Authorization and Binding Effect; Corporate Documentation Sample Clauses

Authorization and Binding Effect; Corporate Documentation. Each Seller has full power and authority to enter into this Agreement and the Ancillary Documents to which it is or is required to be a party and to consummate the transactions contemplated hereby and thereby and to perform its obligations hereunder and thereunder. The execution and delivery of this Agreement and the Ancillary Documents and the consummation of the transactions contemplated hereby and thereby have been duly authorized by all necessary action on the part of each Seller, including requisite board of directors and shareholder approval of the Company. Each of this Agreement and each Ancillary Document to which a Seller is or is required to be a party has been duly executed and delivered by each such Seller and constitutes a legal, valid and binding obligation of such Seller, enforceable against such Seller Party in accordance with its terms, except as the enforceability thereof may be limited by (i) the bankruptcy, insolvency, reorganization, receivership, conservatorship, moratorium or other Laws affecting or relating to the rights of creditors generally, or (ii) the rules governing the availability of specific performance, injunctive relief or other equitable remedies and general principles of equity, regardless of whether considered in an Action in equity or at Law. The copies of the Governing Documents of the Company, as amended to date, copies of which have heretofore been delivered to Buyer, are true, complete and correct copies of the Governing Documents of the Company, as amended through and in effect on the date hereof. The minute books and records of the proceedings of the Company, copies of which have been delivered to Buyer, are true, correct and complete in all material respects.
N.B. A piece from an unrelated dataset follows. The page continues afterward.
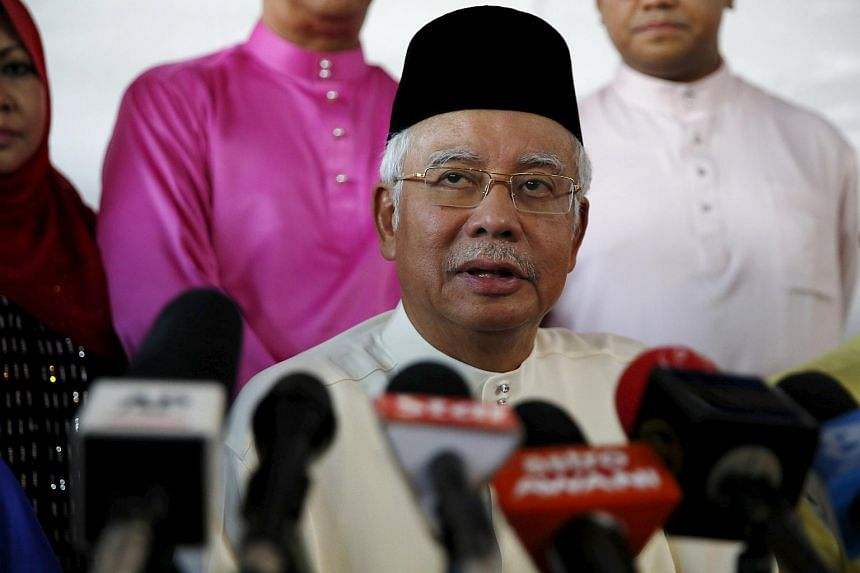 """An """"emergency"""" supreme council meeting reportedly took place between Malaysin PM Najib Razak and Umno leaders."""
Authorization and Binding Effect; Corporate Documentation. Each Seller Party has full power and authority to enter into this Agreement and the Ancillary Documents to which it is a party and to consummate the transactions contemplated hereby and thereby and to perform its obligations hereunder and thereunder. The execution and delivery of this Agreement and the Ancillary Documents and the consummation of the transactions contemplated hereby and thereby have been duly authorized by all necessary corporate action on the part of each Company, including requisite board of directors and shareholder approval of each Company. Each of this Agreement and each Ancillary Document to which a Seller Party is a party has been duly executed and delivered by each such Seller Party and constitutes a legal, valid and binding obligation of such Seller Party, enforceable against such Seller Party in accordance with its terms, except as the enforceability thereof may be limited by the Permitted Exceptions. The copies of the Charter of each Company and all amendments thereto, and the Bylaws of each Company, as amended to date, copies of which have heretofore been delivered to Buyer, are true, complete and correct copies of the Charter and Bylaws of each Company, as amended through and in effect on the date hereof. The minute books and records of the corporate proceedings of each Company, copies of all of which have been provided to Buyer, are true, correct and complete in all material respects.
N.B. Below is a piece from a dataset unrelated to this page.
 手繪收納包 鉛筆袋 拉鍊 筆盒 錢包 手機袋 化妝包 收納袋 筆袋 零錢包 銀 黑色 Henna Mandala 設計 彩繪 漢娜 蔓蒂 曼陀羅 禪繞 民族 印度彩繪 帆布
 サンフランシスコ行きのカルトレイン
Authorization and Binding Effect; Corporate Documentation. Buyer has full power and authority to enter into this Agreement and the Ancillary Documents to which it is or is required to be a party and to consummate the transactions contemplated hereby and thereby. The execution and delivery of this Agreement and the Ancillary Documents to which Buyer is a party and the consummation of the transactions contemplated hereby and thereby have been duly authorized by all necessary corporate action on the part of Buyer. This Agreement has been duly executed and delivered by Buyer. This Agreement and each Ancillary Document to which Buyer is a party constitutes a legal, valid and binding obligation of Buyer, enforceable against Buyer in accordance with its terms, except as the enforceability thereof may be limited by (i) the bankruptcy, insolvency, reorganization, receivership, conservatorship, moratorium or other Laws affecting or relating to the rights of creditors generally, or (ii) the rules governing the availability of specific performance, injunctive relief or other equitable remedies and general principles of equity, regardless of whether considered in an Action in equity or at Law.